(TASK INSTRUCTIONS):
Only lines with the word "marking" belong in the answer; copy them from the records below.

(RECORDS TO USE):
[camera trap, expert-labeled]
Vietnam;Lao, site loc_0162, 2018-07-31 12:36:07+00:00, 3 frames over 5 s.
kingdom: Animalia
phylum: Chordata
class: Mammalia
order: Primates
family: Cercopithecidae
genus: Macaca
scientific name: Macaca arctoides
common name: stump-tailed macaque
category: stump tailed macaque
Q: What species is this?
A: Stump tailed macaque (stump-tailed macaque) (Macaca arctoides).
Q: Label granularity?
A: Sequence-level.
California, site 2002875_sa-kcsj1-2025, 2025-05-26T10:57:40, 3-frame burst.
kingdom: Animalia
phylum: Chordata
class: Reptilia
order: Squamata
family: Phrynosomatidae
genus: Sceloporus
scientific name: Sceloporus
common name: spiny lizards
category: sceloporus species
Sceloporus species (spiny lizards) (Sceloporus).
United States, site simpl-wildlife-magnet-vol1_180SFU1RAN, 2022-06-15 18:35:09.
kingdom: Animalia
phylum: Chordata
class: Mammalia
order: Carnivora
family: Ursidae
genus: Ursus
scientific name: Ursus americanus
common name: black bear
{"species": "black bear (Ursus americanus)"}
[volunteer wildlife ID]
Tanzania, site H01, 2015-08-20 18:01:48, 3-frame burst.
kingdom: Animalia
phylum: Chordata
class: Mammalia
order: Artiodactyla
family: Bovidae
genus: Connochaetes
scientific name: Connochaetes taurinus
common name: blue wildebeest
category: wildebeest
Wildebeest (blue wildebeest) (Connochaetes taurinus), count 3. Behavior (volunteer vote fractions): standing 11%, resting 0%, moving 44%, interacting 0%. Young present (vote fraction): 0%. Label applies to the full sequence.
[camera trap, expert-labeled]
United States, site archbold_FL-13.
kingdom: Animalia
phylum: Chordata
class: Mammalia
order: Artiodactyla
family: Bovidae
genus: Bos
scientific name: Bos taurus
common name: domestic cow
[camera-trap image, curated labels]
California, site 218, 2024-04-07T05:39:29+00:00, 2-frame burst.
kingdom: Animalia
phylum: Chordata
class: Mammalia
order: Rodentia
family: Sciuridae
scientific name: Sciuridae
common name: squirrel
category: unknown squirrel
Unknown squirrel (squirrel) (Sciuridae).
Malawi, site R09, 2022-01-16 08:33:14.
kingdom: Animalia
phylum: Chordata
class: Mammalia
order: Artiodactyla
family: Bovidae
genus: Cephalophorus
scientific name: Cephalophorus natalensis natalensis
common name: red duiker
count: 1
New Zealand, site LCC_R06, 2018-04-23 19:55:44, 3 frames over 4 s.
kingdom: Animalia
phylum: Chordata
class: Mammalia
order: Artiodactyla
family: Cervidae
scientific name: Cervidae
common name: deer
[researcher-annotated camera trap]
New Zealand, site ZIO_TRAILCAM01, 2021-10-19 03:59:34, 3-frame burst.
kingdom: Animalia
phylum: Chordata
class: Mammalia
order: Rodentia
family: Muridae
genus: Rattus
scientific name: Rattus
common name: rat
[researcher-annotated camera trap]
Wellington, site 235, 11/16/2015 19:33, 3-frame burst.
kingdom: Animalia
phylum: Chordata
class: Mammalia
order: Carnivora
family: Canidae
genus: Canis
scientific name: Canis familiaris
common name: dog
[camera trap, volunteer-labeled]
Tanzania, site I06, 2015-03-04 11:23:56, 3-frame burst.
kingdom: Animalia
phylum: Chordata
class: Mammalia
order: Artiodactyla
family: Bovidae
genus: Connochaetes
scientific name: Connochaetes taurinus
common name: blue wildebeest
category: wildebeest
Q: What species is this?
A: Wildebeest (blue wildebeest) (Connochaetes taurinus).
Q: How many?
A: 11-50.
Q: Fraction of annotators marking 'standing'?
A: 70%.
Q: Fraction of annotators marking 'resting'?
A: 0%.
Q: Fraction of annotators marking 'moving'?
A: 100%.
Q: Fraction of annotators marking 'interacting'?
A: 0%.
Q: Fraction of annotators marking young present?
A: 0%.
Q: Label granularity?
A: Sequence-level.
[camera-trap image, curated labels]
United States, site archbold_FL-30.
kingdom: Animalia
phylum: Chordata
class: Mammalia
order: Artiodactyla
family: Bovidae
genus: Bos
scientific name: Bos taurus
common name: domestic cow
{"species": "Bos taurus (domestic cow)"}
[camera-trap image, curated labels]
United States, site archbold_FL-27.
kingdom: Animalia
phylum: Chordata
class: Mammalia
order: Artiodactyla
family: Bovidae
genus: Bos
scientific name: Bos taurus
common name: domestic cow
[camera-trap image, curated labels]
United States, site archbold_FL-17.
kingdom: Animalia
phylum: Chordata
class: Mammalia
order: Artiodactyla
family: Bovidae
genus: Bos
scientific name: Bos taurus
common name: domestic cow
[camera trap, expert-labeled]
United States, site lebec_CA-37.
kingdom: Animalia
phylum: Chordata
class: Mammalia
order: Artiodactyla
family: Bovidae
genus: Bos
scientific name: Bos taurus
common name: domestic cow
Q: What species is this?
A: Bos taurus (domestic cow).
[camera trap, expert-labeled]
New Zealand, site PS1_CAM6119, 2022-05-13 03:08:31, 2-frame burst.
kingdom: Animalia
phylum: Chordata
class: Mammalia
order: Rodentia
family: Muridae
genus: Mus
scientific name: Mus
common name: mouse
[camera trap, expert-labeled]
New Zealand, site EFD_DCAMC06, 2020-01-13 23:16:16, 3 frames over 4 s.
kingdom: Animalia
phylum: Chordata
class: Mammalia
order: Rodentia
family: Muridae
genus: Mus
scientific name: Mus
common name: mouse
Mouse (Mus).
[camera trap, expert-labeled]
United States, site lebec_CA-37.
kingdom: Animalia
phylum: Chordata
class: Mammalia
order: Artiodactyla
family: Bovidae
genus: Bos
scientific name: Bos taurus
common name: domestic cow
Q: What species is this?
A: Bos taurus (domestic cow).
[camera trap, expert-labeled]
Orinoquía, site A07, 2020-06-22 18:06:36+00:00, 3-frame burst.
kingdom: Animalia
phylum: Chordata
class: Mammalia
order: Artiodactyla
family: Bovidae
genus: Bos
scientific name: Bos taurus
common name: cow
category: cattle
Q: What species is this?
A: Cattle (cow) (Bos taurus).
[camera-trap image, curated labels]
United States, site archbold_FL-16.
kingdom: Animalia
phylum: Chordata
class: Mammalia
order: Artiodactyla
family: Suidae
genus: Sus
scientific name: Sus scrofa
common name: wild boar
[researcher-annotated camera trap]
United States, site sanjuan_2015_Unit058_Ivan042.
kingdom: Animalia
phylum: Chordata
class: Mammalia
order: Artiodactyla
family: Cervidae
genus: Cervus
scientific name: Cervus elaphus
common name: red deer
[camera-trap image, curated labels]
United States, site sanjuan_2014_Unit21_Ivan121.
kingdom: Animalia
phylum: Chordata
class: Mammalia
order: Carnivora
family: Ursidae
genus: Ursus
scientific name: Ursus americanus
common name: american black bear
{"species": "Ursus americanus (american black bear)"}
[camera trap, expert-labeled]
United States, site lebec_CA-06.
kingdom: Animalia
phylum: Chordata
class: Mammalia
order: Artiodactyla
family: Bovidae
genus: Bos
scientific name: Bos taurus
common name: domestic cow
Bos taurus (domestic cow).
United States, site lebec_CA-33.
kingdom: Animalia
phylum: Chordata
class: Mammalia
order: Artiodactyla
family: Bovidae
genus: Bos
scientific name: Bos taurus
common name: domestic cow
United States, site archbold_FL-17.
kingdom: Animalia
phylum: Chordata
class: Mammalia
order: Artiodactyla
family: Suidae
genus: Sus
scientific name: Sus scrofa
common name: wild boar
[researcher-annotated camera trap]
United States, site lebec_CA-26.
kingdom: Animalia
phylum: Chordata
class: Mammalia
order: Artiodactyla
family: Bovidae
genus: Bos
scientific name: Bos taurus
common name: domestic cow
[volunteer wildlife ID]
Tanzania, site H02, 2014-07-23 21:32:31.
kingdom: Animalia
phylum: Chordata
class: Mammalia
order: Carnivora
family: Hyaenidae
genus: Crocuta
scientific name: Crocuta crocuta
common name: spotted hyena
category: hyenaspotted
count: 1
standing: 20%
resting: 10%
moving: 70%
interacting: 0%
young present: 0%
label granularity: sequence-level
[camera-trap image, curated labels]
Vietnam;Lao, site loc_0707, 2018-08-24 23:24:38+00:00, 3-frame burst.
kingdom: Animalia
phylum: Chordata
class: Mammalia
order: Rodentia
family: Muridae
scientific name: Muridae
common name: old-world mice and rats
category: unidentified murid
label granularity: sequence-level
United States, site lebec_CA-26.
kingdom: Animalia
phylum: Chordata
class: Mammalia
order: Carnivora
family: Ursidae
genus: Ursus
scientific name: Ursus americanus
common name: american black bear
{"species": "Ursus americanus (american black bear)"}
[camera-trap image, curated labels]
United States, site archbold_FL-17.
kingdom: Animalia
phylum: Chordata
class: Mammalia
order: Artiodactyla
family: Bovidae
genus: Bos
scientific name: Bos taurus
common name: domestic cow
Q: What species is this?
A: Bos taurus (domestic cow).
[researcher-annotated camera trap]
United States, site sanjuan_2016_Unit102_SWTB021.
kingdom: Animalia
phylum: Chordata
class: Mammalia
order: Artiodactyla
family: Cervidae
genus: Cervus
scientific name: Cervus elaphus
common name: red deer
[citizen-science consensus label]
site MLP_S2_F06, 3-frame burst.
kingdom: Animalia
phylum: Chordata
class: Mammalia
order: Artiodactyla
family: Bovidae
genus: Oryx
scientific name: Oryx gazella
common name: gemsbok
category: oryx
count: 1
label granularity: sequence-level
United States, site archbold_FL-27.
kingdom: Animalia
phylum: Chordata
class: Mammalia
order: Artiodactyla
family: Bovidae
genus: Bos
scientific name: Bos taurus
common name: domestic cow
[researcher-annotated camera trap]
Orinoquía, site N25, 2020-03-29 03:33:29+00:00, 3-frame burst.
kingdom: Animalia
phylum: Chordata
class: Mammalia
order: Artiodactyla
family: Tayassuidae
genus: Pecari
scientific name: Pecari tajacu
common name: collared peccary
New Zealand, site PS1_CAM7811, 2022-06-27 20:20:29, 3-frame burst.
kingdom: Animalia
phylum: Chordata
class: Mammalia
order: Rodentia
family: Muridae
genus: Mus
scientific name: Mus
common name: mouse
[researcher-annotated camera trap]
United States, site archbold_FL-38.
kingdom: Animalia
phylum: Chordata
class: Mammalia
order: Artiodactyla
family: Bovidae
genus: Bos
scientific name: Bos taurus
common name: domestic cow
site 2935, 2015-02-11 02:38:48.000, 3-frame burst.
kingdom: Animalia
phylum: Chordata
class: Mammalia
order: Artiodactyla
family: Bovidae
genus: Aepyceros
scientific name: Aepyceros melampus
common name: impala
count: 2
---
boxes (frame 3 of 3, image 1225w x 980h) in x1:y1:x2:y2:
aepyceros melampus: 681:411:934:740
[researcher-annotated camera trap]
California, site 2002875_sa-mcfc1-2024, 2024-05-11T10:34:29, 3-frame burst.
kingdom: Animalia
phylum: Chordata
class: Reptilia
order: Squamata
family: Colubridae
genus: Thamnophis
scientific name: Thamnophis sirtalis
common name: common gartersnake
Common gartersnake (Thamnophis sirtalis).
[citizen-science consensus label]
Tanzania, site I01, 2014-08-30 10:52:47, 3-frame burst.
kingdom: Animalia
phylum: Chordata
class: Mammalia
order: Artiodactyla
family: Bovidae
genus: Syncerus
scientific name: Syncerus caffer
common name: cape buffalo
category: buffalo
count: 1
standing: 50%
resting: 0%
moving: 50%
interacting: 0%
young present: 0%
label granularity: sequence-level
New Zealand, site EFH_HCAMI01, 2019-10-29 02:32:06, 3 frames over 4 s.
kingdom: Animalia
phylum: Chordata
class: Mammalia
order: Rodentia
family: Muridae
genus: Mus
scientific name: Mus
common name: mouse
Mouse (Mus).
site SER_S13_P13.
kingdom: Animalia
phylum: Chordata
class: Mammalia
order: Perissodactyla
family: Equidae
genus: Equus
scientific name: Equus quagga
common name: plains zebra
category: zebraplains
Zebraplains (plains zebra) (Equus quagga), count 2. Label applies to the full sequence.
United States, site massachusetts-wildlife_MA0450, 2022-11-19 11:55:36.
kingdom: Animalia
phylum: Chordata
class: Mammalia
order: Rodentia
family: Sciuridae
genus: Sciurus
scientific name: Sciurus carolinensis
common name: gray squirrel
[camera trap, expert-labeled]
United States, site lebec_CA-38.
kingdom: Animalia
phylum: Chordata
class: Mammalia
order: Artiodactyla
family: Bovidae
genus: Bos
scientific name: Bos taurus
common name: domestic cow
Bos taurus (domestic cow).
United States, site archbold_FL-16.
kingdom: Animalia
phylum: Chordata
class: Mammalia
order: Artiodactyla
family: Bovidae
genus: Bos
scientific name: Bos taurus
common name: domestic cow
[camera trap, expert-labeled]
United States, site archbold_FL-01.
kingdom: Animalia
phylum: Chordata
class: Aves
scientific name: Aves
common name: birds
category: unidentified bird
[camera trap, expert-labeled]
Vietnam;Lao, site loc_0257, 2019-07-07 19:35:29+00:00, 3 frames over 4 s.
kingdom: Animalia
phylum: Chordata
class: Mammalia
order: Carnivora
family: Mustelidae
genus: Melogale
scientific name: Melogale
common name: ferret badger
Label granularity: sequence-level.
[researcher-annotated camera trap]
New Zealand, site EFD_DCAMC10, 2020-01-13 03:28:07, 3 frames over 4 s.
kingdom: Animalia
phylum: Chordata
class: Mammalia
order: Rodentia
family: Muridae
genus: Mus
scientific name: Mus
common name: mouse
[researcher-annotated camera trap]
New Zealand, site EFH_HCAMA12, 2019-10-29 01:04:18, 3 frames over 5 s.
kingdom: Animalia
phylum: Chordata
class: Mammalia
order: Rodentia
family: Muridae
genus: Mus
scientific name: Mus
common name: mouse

(OUTPUT OF THE TASK):
Q: Fraction of annotators marking 'standing'?
Q: Fraction of annotators marking 'resting'?
Q: Fraction of annotators marking 'moving'?
Q: Fraction of annotators marking 'interacting'?
Q: Fraction of annotators marking young present?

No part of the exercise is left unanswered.